_Document passage:_
I decided to investigate further and picked up a tin of Low Fat Coconut Milk. Coconut milk is one of my favourite things to cook with; an essential ingredient in Thai curries, which coincidently are an essential ingredient to my weekly happiness. But I’ve never used low fat before – primarily because my thought process is that if I am going to eat something that’s got a lot of fat in it it’s probably there for good reason – taste (similarly non-alcoholic lager ranks for me as one of the worlds most pointless inventions).

But in the interest of research I read the label. Contains coconut milk and water. So that’s the secret! Basically low-fat coconut milk contains 50% less fat because it contains 50% less coconut milk! They might have well have just put it into a smaller time half the size for half the price and let us add our own water! But the shocker is the tin with half the amount of the product you want to buy actually costs more than the full tin! So here’s a tip – by full fat, add your own water and make double the amount of curry.

Nearby was a jar of passata – sieved tomatoes, ingredients: tomatoes. Now I know not everyone is a keen cook and prefer convenience but generally speaking anyone taking time out to follow a recipe that calls for passata isn’t going to be too adverse to sieving their own tomatoes, or if feeling a little lazy just blitzing them in a magimix. So I wonder if consumers perhaps think passata is something more. It is not, the only difference as far as I can tell is cost: passata 89 pence, tin of tomatoes, 35 pence.

So the moral is indeed Read the Label. You might just save yourself a few quid.

Wednesday, January 9, 2008

Chicken Run

I applaud this compelling show and Hugh Fearnley-Whittingstall determination to highlight the serious issue of intensive hen farming and the national supermarkets seemingly blatant support of this dire practice.

Two chickens on a buy one get one free offer for just £5.00? That’s just £2.50 each. I’m seriously considering keeping chickens here at North Lodge, I’ve done my home work and I’ve learned that I can not buy live, clucking, happy chickens for £2.50 each. But in my local Tesco’s I can: killed, plucked and beautifully packaged complete with cooking instructions. Something ‘aint quite right.

_Task instructions:_
(a) From the blog post on food labels, copy word for word the passage starting at "But in the interest" and ending at "amount of curry.".
(b) Substitute "Tell me where" for "Show me where" in the records, starting at their first line and ending at the line that contains "0H0V47L11 45L19 50L28", and keep everything else unchanged. Return only those lines, with the pictures left out.

_Entries supplied:_
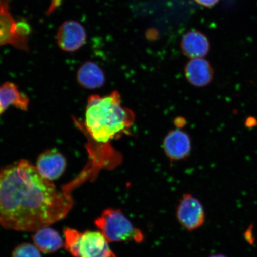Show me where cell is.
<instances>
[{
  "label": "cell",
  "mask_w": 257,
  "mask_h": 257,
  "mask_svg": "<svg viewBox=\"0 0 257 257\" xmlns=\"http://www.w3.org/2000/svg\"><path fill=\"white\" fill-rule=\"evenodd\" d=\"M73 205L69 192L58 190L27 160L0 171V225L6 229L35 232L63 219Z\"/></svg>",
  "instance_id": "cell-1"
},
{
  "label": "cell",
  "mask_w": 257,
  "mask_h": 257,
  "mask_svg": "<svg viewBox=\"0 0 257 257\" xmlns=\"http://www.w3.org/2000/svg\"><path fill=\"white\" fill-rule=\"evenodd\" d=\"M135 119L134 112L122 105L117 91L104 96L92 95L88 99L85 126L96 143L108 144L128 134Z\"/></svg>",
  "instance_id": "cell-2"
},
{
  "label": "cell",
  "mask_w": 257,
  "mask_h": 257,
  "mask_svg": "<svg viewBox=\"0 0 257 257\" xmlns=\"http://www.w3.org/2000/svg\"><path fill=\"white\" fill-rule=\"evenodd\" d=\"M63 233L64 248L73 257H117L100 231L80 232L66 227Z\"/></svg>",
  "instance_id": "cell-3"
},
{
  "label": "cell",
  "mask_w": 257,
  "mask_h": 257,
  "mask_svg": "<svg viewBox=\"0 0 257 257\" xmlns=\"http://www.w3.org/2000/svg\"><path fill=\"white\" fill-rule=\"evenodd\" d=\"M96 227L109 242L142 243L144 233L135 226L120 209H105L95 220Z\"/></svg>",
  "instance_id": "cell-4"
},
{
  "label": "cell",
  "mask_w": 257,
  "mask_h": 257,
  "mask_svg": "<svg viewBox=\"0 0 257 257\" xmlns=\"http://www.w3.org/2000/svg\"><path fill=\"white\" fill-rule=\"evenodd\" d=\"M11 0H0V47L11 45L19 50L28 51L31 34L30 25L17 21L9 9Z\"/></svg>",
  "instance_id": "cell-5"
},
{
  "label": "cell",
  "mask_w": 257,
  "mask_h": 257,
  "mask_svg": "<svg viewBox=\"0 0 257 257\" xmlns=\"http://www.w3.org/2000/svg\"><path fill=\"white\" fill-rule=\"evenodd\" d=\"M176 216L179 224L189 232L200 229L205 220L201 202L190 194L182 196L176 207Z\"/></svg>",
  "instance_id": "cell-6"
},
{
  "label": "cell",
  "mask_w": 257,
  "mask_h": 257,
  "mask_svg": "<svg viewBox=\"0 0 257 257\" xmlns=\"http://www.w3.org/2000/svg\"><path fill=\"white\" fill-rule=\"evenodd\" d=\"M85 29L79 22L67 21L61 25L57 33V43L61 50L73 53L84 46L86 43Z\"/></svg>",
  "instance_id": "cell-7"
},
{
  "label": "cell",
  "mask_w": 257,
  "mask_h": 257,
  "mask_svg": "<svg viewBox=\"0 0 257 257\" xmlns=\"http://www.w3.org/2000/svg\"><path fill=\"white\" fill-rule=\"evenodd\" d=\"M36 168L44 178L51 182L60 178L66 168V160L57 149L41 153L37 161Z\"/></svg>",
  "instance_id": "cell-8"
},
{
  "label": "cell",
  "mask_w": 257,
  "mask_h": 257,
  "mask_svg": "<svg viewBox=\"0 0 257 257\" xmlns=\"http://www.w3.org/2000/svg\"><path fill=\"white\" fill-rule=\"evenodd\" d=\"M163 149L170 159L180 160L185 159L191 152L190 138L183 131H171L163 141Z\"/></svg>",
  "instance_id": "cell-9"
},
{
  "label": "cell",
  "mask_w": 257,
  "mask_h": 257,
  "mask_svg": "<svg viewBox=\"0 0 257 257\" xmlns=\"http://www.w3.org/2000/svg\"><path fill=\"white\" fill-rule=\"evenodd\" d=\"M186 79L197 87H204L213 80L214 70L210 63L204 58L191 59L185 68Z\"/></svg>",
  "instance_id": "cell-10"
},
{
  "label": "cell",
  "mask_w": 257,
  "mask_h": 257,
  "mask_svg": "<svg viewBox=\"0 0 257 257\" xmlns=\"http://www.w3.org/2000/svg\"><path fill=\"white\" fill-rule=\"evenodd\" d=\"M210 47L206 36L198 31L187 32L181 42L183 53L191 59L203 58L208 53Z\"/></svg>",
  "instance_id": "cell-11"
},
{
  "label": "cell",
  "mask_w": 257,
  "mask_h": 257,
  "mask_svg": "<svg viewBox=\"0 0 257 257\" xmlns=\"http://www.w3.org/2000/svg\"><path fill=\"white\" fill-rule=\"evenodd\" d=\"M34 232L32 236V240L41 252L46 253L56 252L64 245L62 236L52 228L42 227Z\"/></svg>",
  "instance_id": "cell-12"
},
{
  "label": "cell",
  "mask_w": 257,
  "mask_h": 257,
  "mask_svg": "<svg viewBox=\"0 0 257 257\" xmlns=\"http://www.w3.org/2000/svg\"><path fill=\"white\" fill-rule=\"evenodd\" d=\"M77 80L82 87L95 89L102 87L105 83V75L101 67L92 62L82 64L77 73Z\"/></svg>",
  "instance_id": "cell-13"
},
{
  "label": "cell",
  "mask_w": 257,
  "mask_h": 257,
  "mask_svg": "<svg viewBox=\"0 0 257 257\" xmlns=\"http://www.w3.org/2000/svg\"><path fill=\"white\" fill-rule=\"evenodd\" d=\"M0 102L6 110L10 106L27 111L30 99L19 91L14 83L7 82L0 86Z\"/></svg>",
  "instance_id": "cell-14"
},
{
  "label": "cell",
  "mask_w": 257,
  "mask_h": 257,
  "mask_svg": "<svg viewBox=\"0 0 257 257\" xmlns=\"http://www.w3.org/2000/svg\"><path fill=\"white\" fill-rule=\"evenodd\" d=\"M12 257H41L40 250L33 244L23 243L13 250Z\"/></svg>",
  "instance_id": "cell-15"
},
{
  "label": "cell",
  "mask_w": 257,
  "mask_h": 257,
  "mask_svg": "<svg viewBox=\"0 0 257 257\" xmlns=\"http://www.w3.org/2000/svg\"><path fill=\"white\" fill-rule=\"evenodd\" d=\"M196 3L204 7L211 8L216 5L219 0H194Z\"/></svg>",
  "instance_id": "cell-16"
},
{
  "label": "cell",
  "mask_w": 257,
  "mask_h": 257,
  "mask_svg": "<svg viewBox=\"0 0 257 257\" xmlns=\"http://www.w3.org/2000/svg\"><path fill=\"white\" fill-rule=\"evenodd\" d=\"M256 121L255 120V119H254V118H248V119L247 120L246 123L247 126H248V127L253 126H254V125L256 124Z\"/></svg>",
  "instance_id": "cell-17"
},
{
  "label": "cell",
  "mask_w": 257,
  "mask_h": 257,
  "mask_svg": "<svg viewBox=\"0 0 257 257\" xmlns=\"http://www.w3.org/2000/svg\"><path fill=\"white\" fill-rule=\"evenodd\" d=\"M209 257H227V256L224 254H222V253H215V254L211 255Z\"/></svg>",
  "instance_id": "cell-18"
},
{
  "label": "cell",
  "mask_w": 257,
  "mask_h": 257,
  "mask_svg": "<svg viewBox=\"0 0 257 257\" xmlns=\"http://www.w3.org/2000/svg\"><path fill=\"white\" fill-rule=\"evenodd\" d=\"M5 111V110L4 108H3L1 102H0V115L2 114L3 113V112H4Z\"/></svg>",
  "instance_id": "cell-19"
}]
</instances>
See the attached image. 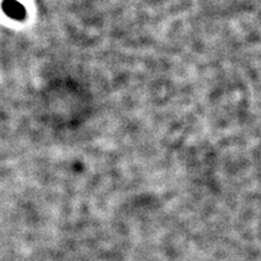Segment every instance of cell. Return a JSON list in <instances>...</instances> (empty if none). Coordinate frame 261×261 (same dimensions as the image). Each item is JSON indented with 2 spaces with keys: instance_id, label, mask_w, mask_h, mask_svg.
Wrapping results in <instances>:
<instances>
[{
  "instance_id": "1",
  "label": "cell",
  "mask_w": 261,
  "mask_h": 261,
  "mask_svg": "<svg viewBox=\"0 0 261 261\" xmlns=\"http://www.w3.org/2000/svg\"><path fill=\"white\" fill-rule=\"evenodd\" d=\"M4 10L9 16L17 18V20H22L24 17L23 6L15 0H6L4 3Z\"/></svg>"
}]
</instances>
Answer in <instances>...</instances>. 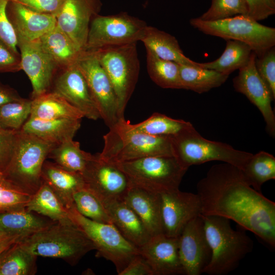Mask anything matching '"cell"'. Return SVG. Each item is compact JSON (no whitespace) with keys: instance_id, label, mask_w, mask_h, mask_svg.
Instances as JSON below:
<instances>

_Responses:_
(a)
But in the interest of research I read the label. Contains coconut milk and water. So that’s the secret! Basically low-fat coconut milk contains 50% less fat because it contains 50% less coconut milk! They might have well have just put it into a smaller time half the size for half the price and let us add our own water! But the shocker is the tin with half the amount of the product you want to buy actually costs more than the full tin! So here’s a tip – by full fat, add your own water and make double the amount of curry.

(b)
Tell me where cell is.
<instances>
[{
  "label": "cell",
  "mask_w": 257,
  "mask_h": 257,
  "mask_svg": "<svg viewBox=\"0 0 257 257\" xmlns=\"http://www.w3.org/2000/svg\"><path fill=\"white\" fill-rule=\"evenodd\" d=\"M73 205L69 192L58 190L27 160L0 171V225L6 229L35 232L63 219Z\"/></svg>",
  "instance_id": "cell-1"
},
{
  "label": "cell",
  "mask_w": 257,
  "mask_h": 257,
  "mask_svg": "<svg viewBox=\"0 0 257 257\" xmlns=\"http://www.w3.org/2000/svg\"><path fill=\"white\" fill-rule=\"evenodd\" d=\"M135 119L134 112L122 105L117 91L104 96L92 95L88 99L85 126L96 143L108 144L128 134Z\"/></svg>",
  "instance_id": "cell-2"
},
{
  "label": "cell",
  "mask_w": 257,
  "mask_h": 257,
  "mask_svg": "<svg viewBox=\"0 0 257 257\" xmlns=\"http://www.w3.org/2000/svg\"><path fill=\"white\" fill-rule=\"evenodd\" d=\"M63 233L64 248L73 257H117L100 231L80 232L66 227Z\"/></svg>",
  "instance_id": "cell-3"
},
{
  "label": "cell",
  "mask_w": 257,
  "mask_h": 257,
  "mask_svg": "<svg viewBox=\"0 0 257 257\" xmlns=\"http://www.w3.org/2000/svg\"><path fill=\"white\" fill-rule=\"evenodd\" d=\"M96 227L109 242L142 243L144 233L135 226L120 209H105L95 220Z\"/></svg>",
  "instance_id": "cell-4"
},
{
  "label": "cell",
  "mask_w": 257,
  "mask_h": 257,
  "mask_svg": "<svg viewBox=\"0 0 257 257\" xmlns=\"http://www.w3.org/2000/svg\"><path fill=\"white\" fill-rule=\"evenodd\" d=\"M11 0H0V47L11 45L19 50L28 51L31 34L30 25L17 21L9 9Z\"/></svg>",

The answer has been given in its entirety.